In the course of our troubleshooting we discovered that our aggregation
switches were missing a number of MAC addresses from their tables, and
thus were flooding any traffic that was sent to those devices across
all of their ports. Because of these missing addresses, a large
percentage of our traffic was being sent to every access switch and not
just the switch that the destination devices was connected to. During
normal operation, the switch should “learn” which port each MAC address
is connected through as it processes traffic. For some reason, our
switches were unable to learn a significant percentage of our MAC
addresses and this aggregate traffic was enough to saturate all of the
links between the access and aggregation switches, causing the poor
performance we saw throughout the day.

We worked with the vendor until late on Friday night to formulate a
mitigation plan and to collect data for their engineering team to
review. Once we had a mitigation plan, we scheduled a network
maintenance window on Saturday morning at 0600 Pacific to attempt to
work around the problem. The workaround involved restarting some core
processes on the aggregation switches in order to attempt to allow them
to learn MAC addresses again. This workaround was successful and
traffic and performance returned to normal levels.

Where do we go from here?

  1. We have worked with our network vendor to provide diagnostic
    information which led them to discover the root cause for the MAC
    learning issues. We expect a final fix for this issue within the next
    week or so and will be deploying a software update to our switches at
    that time.

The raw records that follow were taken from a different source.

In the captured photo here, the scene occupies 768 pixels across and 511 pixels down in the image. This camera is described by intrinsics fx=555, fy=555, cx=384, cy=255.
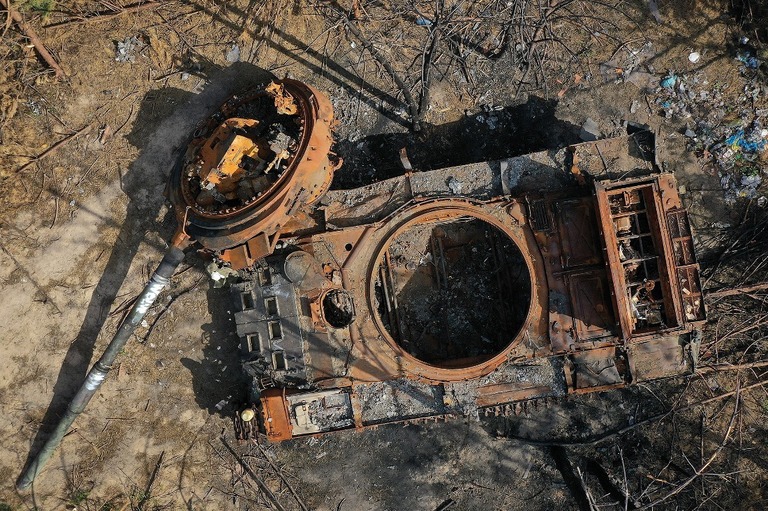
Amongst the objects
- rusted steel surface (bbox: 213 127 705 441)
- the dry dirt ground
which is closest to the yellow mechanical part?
rusted steel surface (bbox: 213 127 705 441)

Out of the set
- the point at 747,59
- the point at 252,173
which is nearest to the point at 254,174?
the point at 252,173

In the mean time we are closely monitoring our aggregation
    to access layer capacity and have a workaround process if the problem
    comes up again.
  2. We designed this maintenance so that it would have no impact on
    customers, but we clearly failed. With this in mind, we are
    planning to invest in a duplicate of our network stack from our routers
    all the way through our access layer switches to be used in a staging
    environment. This will allow us to more fully test these kinds of
    changes in the future, and hopefully detect bugs like the one that
    caused the problems on Friday.
  3. We are working on adding additional automated monitoring to our
    network to alert us sooner if we have similar issues.
  4. We need to be more mindful of tunnel-vision during incident
    response. We fixated for a very long time on the idea of a bridge loop
    and it blinded us to other possible causes. We hope to begin doing more
    scheduled incident response exercises in the coming months and will
    build scenarios that reinforce this.
  5. The very positive experience we had with our network vendor’s
    support staff has caused us to change the way we think
    about engaging support. In the future, we will contact their support
    team at the first sign of trouble in the network.

Summary

We know you depend on GitHub and we’re going to continue to work hard
to live up to the trust you place in us. Incidents like the one we
experienced on Friday aren’t fun for anyone, but we always strive to
use them as a learning opportunity and a way to improve our craft. We
have many infrastructure improvements planned for the coming year and
the lessons we learned from this outage will only help us as we plan
them.

Finally, I’d like to personally thank the entire GitHub community
for your patience and kind words while we were working through these
problems on Friday.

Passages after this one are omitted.